Tensions linguistiques entre la police et la famille de Riley Fairholm

La mère du jeune Riley Fairholm, qui a été abattu par les forces de l’ordre à l’été 2018, a avancé lundi lors des audiences du coroner qu’une policière sur la scène du drame manifestait de l’hostilité envers elle et son ex-conjoint parce qu’ils sont anglophones.
C’est « sûr et certain » que certains policiers ont « des préjugés contre les anglophones », a avancé Mme Tracy Lynn Wing dans son témoignage lundi après-midi au palais de justice de Sherbrooke. « On n’est pas anti-police, on n’a jamais été anti-police. »
Lac-Brome est une petite municipalité rurale estrienne de 1500 résidents comptant une importante communauté anglophone. L’école secondaire que fréquentait Riley Fairholm compte d’ailleurs une section à part pour les jeunes anglophones.
La coroner Géhane Kamel a commencé lundi son enquête sur la mort du jeune de 17 ans, abattu par les policiers le 25 juillet 2018 à une intersection de son village en pleine nuit. Dans un état de crise, il criait en tenant à la main un fusil à air comprimé.
Sa mère reproche aux policiers d’avoir tiré trop vite le soir du drame, sans prendre le temps de parler à son fils. « Ça fait cinq ans que je garde mon fils en vie et, vous, vous l’avez tué en cinq minutes ! » dit-elle avoir lancé à l’une des policières concernées la nuit du décès.
À ce moment, Mme Wing ignorait que tout s’est déroulé en un laps de temps encore plus court, soit 61 secondes.
Découragement évoqué
Selon ce que la mère et les amis du jeune homme ont dit savoir, Riley Fairholm ne souffrait pas de problème de santé mentale majeur et n’avait pas de diagnostic clair à cet égard.
Riley Fairholm s’était toutefois déjà fait prescrire des antidépresseurs (qu’il ne prenait plus) et avait de graves difficultés scolaires depuis la 3e secondaire. Ses notes baissaient sans arrêt et son comportement turbulent lui valait d’être renvoyé chez lui régulièrement.
Il était le clown du groupe et aimait beaucoup faire rire, a raconté Anders Korean, son meilleur ami d’alors. Mais les semaines précédant son décès avaient été difficiles pour lui, et il se sentait souvent « découragé » face à ses perspectives d’avenir.
Ses amis avaient obtenu leur diplôme, pas lui, a relaté le jeune homme. Il se sentait « pris », a-t-il mentionné en anglais. Malgré tout, ni sa mère ni ses amis ne lui prêtaient de tendances suicidaires.
La nuit où il est mort, son amie Juliette Blais s’est toutefois inquiétée quand il lui a envoyé une photo de lui marchant dehors avec un fusil.
Les deux jeunes, qui s’étaient querellés plus tôt dans la journée, avaient passé une bonne partie de la soirée à se réconcilier et à s’envoyer des messages texte. La jeune femme alors âgée de 16 ans a reconnu que leur relation oscillait entre l’amitié et l’amour, que la dispute portait sur l’avenir de la relation et qu’il était « très déçu ». Ils se sont envoyé des messages jusque dans les minutes précédant l’intervention.

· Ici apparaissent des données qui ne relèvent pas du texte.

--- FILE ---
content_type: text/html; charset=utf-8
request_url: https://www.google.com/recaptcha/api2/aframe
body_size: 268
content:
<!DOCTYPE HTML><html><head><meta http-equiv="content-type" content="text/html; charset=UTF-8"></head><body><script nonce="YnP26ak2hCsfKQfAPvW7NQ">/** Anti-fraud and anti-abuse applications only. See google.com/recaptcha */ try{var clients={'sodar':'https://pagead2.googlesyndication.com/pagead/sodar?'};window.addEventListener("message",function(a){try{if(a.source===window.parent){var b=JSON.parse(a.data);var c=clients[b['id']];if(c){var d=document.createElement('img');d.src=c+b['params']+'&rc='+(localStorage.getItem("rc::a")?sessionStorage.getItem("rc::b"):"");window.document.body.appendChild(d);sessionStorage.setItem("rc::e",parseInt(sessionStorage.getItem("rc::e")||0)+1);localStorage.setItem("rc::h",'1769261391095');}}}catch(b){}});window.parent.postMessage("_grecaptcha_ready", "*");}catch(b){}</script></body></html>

L’une des avocates des policiers a rappelé par la suite que, lors de son interrogatoire il y a deux ans, Juliette Blais avait laissé entendre que Fairholm voulait se tuer, mais que « quelqu’un le fasse pour lui », ce qui s’est finalement produit quand les policiers l’ont abattu.
Mais questionnée à ce sujet lundi, elle a affirmé que c’était davantage une thèse dont les gens discutaient après sa mort qu’une idée découlant des propos tenus par le jeune homme.
Quatre ans d’attente
Il faut dire que les témoins ont plus d’une fois eu de la difficulté à se rappeler certains détails lundi, les événements remontant à près de quatre ans. La coroner Kamel a d’ailleurs dit regretter ces longs délais.
« Vous êtes tombés dans une craque », a-t-elle déploré en s’adressant à la mère. « Plusieurs coroners se sont succédé [dans le dossier] pour toutes sortes de raisons. »
Les travaux de la coroner doivent se poursuivre à Sherbrooke demain avec les témoignages des six policiers de la Sûreté du Québec qui sont intervenus cette nuit-là. Elle entendra notamment par la suite des psychologues, un psychiatre et un expert en usage de la force.
La mort de Riley Fairholm a fait l’objet d’une enquête du Bureau des enquêtes indépendantes, à la suite de laquelle aucune accusation n’a été portée contre les policiers.